Wo die Erde bebt Earthquake Bird Netflix
„Wo die Erde bebt“ // Deutschland-Start: 15. November 2019 (Netflix)

Seit einigen Jahren schon lebt Lucy Fly (Alicia Vikander) nun in Tokio, hat sich gut eingelebt, beherrscht die Sprache fließend genug, um als Übersetzerin zu arbeiten. Und doch steckt sie gerade in ziemlichen Schwierigkeiten: Die Leiche einer jungen Frau wurde gefunden, von der vermutet wird, dass es sich um Lily Bridges (Riley Keough) handelt. Und ausgerechnet Lucy soll die letzte gewesen sein, die die junge Auswanderin lebend gesehen hat. Während sie nun der Polizei Rede und Antwort steht, lässt sie die vorangegangenen Wochen Revue passieren. Und damit auch die stürmische Beziehung, die sie mit dem örtlichen Fotografen Teiji (Naoki Kobayashi) hatte …

Man könnte es als komisch empfinden – wäre es nicht so frustrierend. Mal um Mal sucht Netflix profilierte Filmemacher, gerade auch aus dem Genre-Umfeld, um auf diese Weise das Portfolio aufzuwerten. Aber irgendwie scheint da ein kleiner Flucht darauf zu liegen, dass die Zusammenarbeit mit dem Streamingdienst trotz der großen Freiheiten oft so enttäuschend ausfällt. Ob nun Babak Anvari (Wounds), Brad Anderson (Fractured), Vincenzo Natali (Im hohen Gras) oder Jim Mickle (In the Shadow of the Moon), sie alle blieben unter ihren Möglichkeiten, die sie in ihren jeweiligen vorangegangenen Werken gezeigt haben. Und das, obwohl die Besetzung oft namhaft war und die Geschichten interessant begangen.

Auf zu schlechteren Ufern!
Diese Woche kommt mit Wo die Erde bebt ein weiteres Beispiel hinzu, wie anfängliche Neugierde schnell einer Desillusionierung Platz machen. Hier hat es nun Wash Westmoreland erwischt, der sich nach gefeierten Dramen wie Still Alice und Colette an einem ganz anderen Genre versucht und dabei leider ziemlich verhebt. Wobei es nicht ganz klar ist, wie viel von diesem Versagen auf ihn als Regisseur und Drehbuchautor zurückzuführen ist, wie viel auf Susanna Jones. Die Britin lebte einst selbst mehrere Jahre in Japan und verarbeitete diese Erfahrung in dem 2001 erschienenen Roman The Earthquake Bird, welcher dem Film zugrundeliegt.

> **Bereitgestellte Daten**:

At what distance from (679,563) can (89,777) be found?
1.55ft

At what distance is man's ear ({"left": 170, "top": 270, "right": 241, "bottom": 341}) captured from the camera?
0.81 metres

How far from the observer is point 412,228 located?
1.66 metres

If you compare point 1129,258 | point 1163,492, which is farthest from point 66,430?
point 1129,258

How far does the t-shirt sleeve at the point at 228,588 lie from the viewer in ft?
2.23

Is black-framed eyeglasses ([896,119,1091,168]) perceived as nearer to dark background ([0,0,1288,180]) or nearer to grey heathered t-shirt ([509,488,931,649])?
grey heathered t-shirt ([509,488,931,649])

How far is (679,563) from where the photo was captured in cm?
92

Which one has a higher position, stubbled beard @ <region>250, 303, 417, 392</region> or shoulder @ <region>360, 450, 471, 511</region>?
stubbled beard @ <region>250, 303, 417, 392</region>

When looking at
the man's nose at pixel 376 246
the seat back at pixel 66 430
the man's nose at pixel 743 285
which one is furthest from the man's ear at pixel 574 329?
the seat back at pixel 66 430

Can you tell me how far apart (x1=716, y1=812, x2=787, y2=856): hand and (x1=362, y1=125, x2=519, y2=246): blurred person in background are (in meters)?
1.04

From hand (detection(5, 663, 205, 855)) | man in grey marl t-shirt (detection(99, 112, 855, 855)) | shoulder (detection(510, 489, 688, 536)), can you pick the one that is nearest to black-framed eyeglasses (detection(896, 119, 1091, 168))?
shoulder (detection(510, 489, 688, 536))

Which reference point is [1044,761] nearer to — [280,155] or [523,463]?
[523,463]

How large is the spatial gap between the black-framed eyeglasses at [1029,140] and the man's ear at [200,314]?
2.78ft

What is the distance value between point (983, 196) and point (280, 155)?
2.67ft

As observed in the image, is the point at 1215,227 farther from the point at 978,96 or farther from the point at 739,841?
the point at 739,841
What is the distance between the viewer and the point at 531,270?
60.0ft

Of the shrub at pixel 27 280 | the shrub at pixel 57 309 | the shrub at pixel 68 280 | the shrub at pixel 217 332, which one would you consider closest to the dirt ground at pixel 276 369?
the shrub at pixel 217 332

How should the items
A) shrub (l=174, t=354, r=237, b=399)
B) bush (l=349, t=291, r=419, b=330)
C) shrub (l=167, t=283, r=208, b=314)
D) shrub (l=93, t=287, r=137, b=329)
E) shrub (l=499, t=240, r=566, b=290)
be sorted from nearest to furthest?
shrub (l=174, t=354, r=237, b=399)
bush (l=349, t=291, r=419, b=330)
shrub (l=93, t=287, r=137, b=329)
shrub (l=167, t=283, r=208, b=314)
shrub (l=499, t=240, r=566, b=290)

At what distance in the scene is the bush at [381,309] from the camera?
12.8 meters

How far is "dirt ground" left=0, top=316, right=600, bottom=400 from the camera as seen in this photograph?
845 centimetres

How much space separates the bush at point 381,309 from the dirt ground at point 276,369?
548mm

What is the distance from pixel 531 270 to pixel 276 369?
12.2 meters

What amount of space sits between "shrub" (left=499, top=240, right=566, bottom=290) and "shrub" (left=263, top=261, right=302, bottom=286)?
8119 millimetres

> **Kurze Aufgabe**:
Beantworte anhand der Kritik zu „Wo die Erde bebt“:
(a) Als was arbeitet Lucy Fly in Tokio?
(b) Welcher Film wird in der Kritik Vincenzo Natali zugeordnet?
(c) In welchem Jahr erschien der Roman The Earthquake Bird?
Die Datensätze stammen aus einer anderen Quelle.

> **Richtiges Ergebnis**:
(a) Als Übersetzerin.
(b) Im hohen Gras.
(c) 2001.